Ideal use cases: Inventory management, ticket booking, seat reservations, resource quotas — any scenario where many sessions update the same numeric column concurrently.

This is a sophisticated concurrency improvement that eliminates a well-known Oracle scalability bottleneck without requiring application-level workarounds.

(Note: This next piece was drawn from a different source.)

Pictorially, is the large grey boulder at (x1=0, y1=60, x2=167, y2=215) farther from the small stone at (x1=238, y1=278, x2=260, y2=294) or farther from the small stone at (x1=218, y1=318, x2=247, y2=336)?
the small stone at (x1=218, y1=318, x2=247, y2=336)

SQL Firewall: Protecting Your Database with SQL Whitelisting

Oracle SQL Firewall is one of the most important security additions in Oracle 23ai. It’s a kernel-level feature (not an add-on product) that inspects every SQL statement sent to the database and compares it against a learned whitelist of approved statements.

How it works:

  1. Learning phase: SQL Firewall observes your application’s normal SQL traffic and builds a whitelist of allowed statements, users, and connection paths.
  2. Enforcement phase: Any SQL statement not in the whitelist is either blocked, logged, or both.

Setting up SQL Firewall:

-- Enable SQL Firewall
EXEC DBMS_SQL_FIREWALL.ENABLE;

-- Start learning for a specific user
EXEC DBMS_SQL_FIREWALL.START_CAPTURE('APP_USER');

-- (Let the application run normally for the learning period)

-- Stop learning and create the allow-list
EXEC DBMS_SQL_FIREWALL.STOP_CAPTURE('APP_USER');
EXEC DBMS_SQL_FIREWALL.CREATE_ALLOW_LIST('APP_USER');

-- Enable enforcement
EXEC DBMS_SQL_FIREWALL.ENABLE_ALLOW_LIST(
    username     => 'APP_USER',
    enforce      => DBMS_SQL_FIREWALL.ENFORCE_SQL,
    block        => TRUE
);

What it catches:

  • SQL injection attempts that generate SQL not in the whitelist
  • Unauthorized queries run by rogue application code or DBA accounts
  • Unexpected data exfiltration queries (SELECT * FROM users when the app only does parameterized lookups)
  • Suspicious connection paths (e.g., a user who normally connects from the app server suddenly connecting from a different IP)

Monitoring violations:

SELECT username, sql_text, action_taken, timestamp
FROM   dba_sql_firewall_violations
ORDER BY timestamp DESC;

SQL Firewall is especially valuable for organizations subject to PCI-DSS, HIPAA, or SOX compliance. It provides a last line of defense at the database level — even if the application layer is compromised.